What is required:
Copy out the items below, swapping every "dirt road" for "gravel track" and keeping everything else the same. Leave the pictures out.

Data supplied:

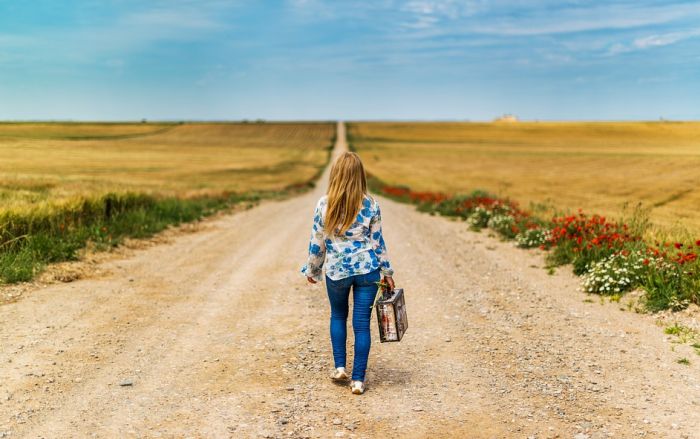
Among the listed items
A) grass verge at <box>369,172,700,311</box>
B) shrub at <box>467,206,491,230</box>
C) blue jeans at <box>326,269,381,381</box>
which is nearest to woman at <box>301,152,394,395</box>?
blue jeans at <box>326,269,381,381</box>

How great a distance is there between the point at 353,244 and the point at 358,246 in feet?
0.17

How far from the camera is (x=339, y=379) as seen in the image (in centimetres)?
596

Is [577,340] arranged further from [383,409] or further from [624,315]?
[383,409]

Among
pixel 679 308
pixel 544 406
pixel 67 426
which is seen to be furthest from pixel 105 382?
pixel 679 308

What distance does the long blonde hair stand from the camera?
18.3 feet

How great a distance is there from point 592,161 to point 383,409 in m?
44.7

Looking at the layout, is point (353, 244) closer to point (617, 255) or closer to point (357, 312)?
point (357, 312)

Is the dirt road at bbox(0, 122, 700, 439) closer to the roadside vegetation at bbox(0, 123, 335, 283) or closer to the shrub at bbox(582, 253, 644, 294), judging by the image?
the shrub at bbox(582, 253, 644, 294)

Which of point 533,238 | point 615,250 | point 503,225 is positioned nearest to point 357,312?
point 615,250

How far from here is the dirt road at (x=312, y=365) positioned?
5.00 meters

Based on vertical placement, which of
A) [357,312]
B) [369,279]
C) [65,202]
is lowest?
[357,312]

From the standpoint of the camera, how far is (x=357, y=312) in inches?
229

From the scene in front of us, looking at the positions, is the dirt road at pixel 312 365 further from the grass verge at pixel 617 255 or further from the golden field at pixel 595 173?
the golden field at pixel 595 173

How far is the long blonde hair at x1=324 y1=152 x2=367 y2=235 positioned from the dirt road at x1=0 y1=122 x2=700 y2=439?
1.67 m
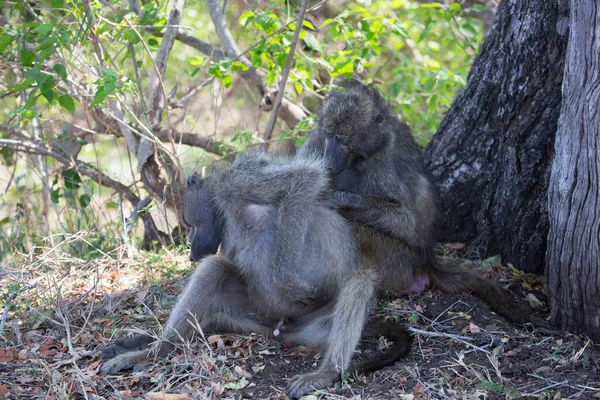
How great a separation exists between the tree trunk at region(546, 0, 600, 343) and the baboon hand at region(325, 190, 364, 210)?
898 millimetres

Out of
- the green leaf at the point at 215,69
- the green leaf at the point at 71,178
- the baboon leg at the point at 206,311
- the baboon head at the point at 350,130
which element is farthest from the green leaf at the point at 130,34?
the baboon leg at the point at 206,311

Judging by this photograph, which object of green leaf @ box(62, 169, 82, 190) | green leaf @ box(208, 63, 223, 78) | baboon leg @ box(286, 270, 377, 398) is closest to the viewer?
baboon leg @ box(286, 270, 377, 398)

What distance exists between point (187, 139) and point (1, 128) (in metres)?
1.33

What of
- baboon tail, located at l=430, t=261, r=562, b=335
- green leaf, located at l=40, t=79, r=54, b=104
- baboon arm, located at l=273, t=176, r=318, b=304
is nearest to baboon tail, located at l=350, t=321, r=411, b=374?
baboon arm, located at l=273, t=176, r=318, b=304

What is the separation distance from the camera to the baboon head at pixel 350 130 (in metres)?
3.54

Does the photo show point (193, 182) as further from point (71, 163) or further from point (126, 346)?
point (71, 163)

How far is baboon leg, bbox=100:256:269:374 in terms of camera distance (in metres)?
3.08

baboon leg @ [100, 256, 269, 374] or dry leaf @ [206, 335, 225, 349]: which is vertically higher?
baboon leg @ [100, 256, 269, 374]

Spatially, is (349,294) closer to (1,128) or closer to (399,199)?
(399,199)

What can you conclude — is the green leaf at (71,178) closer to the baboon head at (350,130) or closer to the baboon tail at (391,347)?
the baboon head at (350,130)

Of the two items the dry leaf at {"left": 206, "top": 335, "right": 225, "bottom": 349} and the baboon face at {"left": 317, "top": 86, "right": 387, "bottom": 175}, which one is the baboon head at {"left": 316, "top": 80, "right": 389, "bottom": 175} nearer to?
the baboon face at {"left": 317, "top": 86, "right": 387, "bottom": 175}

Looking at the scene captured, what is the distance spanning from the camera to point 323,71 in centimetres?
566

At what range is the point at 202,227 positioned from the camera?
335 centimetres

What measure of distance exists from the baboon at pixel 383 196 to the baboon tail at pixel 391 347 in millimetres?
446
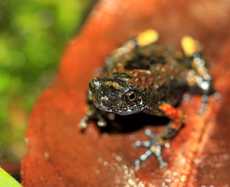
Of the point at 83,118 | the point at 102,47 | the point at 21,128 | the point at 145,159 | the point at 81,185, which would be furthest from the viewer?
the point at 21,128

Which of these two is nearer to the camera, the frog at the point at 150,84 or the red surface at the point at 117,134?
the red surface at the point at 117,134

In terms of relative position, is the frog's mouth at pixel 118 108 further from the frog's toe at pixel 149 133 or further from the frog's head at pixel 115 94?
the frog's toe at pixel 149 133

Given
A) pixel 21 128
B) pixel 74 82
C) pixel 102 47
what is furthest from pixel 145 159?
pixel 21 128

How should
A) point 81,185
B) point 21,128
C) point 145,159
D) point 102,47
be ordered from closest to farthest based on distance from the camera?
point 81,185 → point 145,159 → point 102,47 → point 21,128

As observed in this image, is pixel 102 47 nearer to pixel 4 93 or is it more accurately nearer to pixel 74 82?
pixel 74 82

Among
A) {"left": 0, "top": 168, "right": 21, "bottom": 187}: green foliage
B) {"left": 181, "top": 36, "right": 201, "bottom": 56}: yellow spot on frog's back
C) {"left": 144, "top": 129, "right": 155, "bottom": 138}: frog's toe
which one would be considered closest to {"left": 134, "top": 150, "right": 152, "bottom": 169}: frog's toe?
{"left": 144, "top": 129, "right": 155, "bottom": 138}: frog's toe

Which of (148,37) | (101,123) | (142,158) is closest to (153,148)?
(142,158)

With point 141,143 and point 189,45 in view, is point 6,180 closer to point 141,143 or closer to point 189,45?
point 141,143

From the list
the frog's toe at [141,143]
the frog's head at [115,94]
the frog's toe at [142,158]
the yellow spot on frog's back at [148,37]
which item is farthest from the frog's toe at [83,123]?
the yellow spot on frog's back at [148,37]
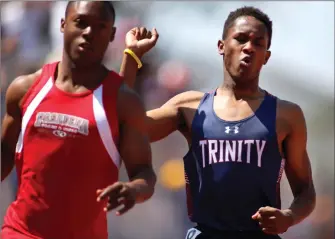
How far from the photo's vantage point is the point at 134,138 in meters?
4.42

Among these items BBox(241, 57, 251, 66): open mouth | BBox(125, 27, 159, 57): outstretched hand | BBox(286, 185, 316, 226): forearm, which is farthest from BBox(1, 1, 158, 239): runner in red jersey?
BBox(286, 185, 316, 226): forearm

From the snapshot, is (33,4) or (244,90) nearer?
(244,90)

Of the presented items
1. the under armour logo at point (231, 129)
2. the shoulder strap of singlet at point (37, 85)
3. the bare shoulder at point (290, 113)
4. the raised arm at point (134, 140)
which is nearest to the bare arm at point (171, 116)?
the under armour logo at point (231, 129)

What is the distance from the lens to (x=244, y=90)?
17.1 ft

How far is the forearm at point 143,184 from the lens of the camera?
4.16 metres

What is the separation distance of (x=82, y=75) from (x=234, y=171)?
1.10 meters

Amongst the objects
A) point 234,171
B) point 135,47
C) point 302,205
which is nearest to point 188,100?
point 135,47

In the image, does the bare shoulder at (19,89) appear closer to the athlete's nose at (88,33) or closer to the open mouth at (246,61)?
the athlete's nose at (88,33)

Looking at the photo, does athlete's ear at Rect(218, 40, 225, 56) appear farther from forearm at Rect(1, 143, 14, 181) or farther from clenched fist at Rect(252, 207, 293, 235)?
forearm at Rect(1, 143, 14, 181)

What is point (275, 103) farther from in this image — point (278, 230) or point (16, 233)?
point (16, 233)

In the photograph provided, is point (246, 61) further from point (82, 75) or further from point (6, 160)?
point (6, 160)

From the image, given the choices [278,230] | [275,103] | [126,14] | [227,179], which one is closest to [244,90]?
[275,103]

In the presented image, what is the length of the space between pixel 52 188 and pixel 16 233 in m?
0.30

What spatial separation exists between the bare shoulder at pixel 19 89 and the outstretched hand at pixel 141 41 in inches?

Final result:
Among the listed items
A) grass verge at <box>369,172,700,311</box>
B) shrub at <box>467,206,491,230</box>
C) blue jeans at <box>326,269,381,381</box>
which is nearest to woman at <box>301,152,394,395</box>?
blue jeans at <box>326,269,381,381</box>

How great a distance is there between the point at 353,244 and the point at 358,246 in feet?
0.17

How far from the camera is (x=339, y=379) as seen in the image (in centimetres)?
596

Is [577,340] arranged further from [383,409] or further from [624,315]?
[383,409]

Among
pixel 679 308
pixel 544 406
pixel 67 426
which is seen to be furthest from pixel 105 382?
pixel 679 308

What distance does the long blonde hair stand from the camera?
18.3 feet

How great a distance is there from point 592,161 to point 383,409 in m?
44.7

Looking at the layout, is point (353, 244) closer to point (617, 255) or closer to point (357, 312)?
point (357, 312)

Is the gravel track at bbox(0, 122, 700, 439) closer to the roadside vegetation at bbox(0, 123, 335, 283) or closer to the shrub at bbox(582, 253, 644, 294), judging by the image?
the shrub at bbox(582, 253, 644, 294)

Which of point 533,238 | point 615,250 | point 503,225 is positioned nearest to point 357,312?
point 615,250

How far from here is the gravel track at (x=312, y=365) positioned?
5.00 meters

Based on vertical placement, which of
A) [357,312]
B) [369,279]
C) [65,202]
is lowest?
[357,312]

From the standpoint of the camera, how far is (x=357, y=312) in inches?
229

From the scene in front of us, looking at the positions, is the gravel track at pixel 312 365 further from the grass verge at pixel 617 255 or further from the golden field at pixel 595 173?
the golden field at pixel 595 173

How far is the long blonde hair at x1=324 y1=152 x2=367 y2=235 positioned from the gravel track at x1=0 y1=122 x2=700 y2=439?
1.67 m
How great a separation exists between the tree trunk at region(546, 0, 600, 343) and the baboon hand at region(325, 190, 364, 210)?
898 millimetres

Out of
- the green leaf at the point at 215,69
- the green leaf at the point at 71,178
- the baboon leg at the point at 206,311
- the baboon head at the point at 350,130
which element is farthest from the green leaf at the point at 130,34?
the baboon leg at the point at 206,311

Judging by this photograph, which object of green leaf @ box(62, 169, 82, 190) | green leaf @ box(208, 63, 223, 78) | baboon leg @ box(286, 270, 377, 398) is closest to the viewer?
baboon leg @ box(286, 270, 377, 398)

What distance exists between point (187, 139) and point (1, 128) (in metres)?
1.33

What of
- baboon tail, located at l=430, t=261, r=562, b=335
- green leaf, located at l=40, t=79, r=54, b=104
- baboon arm, located at l=273, t=176, r=318, b=304
is nearest to baboon tail, located at l=350, t=321, r=411, b=374?
baboon arm, located at l=273, t=176, r=318, b=304

What is the separation distance from the camera to the baboon head at pixel 350 130 (in metres)?
3.54

Does the photo show point (193, 182) as further from point (71, 163) or further from point (126, 346)?
point (71, 163)

How far is baboon leg, bbox=100:256:269:374 in terms of camera distance (in metres)?
3.08

baboon leg @ [100, 256, 269, 374] or dry leaf @ [206, 335, 225, 349]: which is vertically higher?
baboon leg @ [100, 256, 269, 374]

Spatially, is (349,294) closer to (1,128) or closer to (399,199)?
(399,199)

What can you conclude — is the green leaf at (71,178) closer to the baboon head at (350,130) or closer to the baboon tail at (391,347)?
the baboon head at (350,130)

Of the two items the dry leaf at {"left": 206, "top": 335, "right": 225, "bottom": 349} and the baboon face at {"left": 317, "top": 86, "right": 387, "bottom": 175}, which one is the baboon head at {"left": 316, "top": 80, "right": 389, "bottom": 175} nearer to?
the baboon face at {"left": 317, "top": 86, "right": 387, "bottom": 175}

Looking at the scene captured, what is the distance spanning from the camera to point 323,71 in centimetres?
566

At what range is the point at 202,227 positioned from the camera?
335 centimetres

What measure of distance exists from the baboon at pixel 383 196 to the baboon tail at pixel 391 347 in millimetres?
446
Of the point at 83,118 | the point at 102,47 | the point at 21,128 | the point at 145,159 | the point at 81,185, which would be furthest from the viewer?
the point at 21,128

Which of these two is nearer to the camera, the frog at the point at 150,84 or the red surface at the point at 117,134?
the red surface at the point at 117,134

In terms of relative position, is the frog's mouth at pixel 118 108 further from the frog's toe at pixel 149 133 or further from the frog's head at pixel 115 94?
the frog's toe at pixel 149 133

Given
A) pixel 21 128
B) pixel 74 82
C) pixel 102 47
what is furthest from pixel 145 159?
pixel 21 128

How should
A) point 81,185
B) point 21,128
C) point 145,159
D) point 102,47
be ordered from closest to farthest based on distance from the camera?
point 81,185 → point 145,159 → point 102,47 → point 21,128

As observed in this image, is pixel 102 47 nearer to pixel 4 93 or is it more accurately nearer to pixel 74 82?
pixel 74 82

Among
A) {"left": 0, "top": 168, "right": 21, "bottom": 187}: green foliage
B) {"left": 181, "top": 36, "right": 201, "bottom": 56}: yellow spot on frog's back
C) {"left": 144, "top": 129, "right": 155, "bottom": 138}: frog's toe
which one would be considered closest to {"left": 134, "top": 150, "right": 152, "bottom": 169}: frog's toe?
{"left": 144, "top": 129, "right": 155, "bottom": 138}: frog's toe

Which of (148,37) | (101,123) | (142,158) is closest to (153,148)?
(142,158)

With point 141,143 and point 189,45 in view, is point 6,180 closer to point 141,143 or closer to point 189,45?
point 141,143

From the list
the frog's toe at [141,143]
the frog's head at [115,94]
the frog's toe at [142,158]
the yellow spot on frog's back at [148,37]
which item is farthest from the frog's toe at [83,123]?
the yellow spot on frog's back at [148,37]
How far from the photo's vantage point is the point at 134,138 in meters?
4.42

Among these items BBox(241, 57, 251, 66): open mouth | BBox(125, 27, 159, 57): outstretched hand | BBox(286, 185, 316, 226): forearm, which is farthest from BBox(1, 1, 158, 239): runner in red jersey?
BBox(286, 185, 316, 226): forearm

From the snapshot, is (33,4) or (244,90) nearer?
(244,90)

Of the presented items
1. the under armour logo at point (231, 129)
2. the shoulder strap of singlet at point (37, 85)
3. the bare shoulder at point (290, 113)
4. the raised arm at point (134, 140)
which is nearest to the bare arm at point (171, 116)?
the under armour logo at point (231, 129)

What is the distance from the lens to (x=244, y=90)?
17.1 ft

How far is the forearm at point 143,184 from the lens of the camera?
4.16 metres

What is the separation distance of (x=82, y=75) from (x=234, y=171)?
1.10 meters

Amongst the objects
A) point 234,171
B) point 135,47
C) point 302,205
which is nearest to point 188,100?
point 135,47

In the image, does the bare shoulder at (19,89) appear closer to the athlete's nose at (88,33) or closer to the open mouth at (246,61)?
the athlete's nose at (88,33)

Looking at the photo, does athlete's ear at Rect(218, 40, 225, 56) appear farther from forearm at Rect(1, 143, 14, 181) or farther from clenched fist at Rect(252, 207, 293, 235)?
forearm at Rect(1, 143, 14, 181)

What is point (275, 103) farther from in this image — point (278, 230) or point (16, 233)?
point (16, 233)

In the photograph provided, is point (246, 61) further from point (82, 75) or further from point (6, 160)?
point (6, 160)

From the image, given the choices [278,230] | [275,103] | [126,14] | [227,179], which one is closest to [244,90]?
[275,103]

In the presented image, what is the length of the space between pixel 52 188 and pixel 16 233 in m?
0.30

What spatial separation exists between the bare shoulder at pixel 19 89 and the outstretched hand at pixel 141 41 in inches?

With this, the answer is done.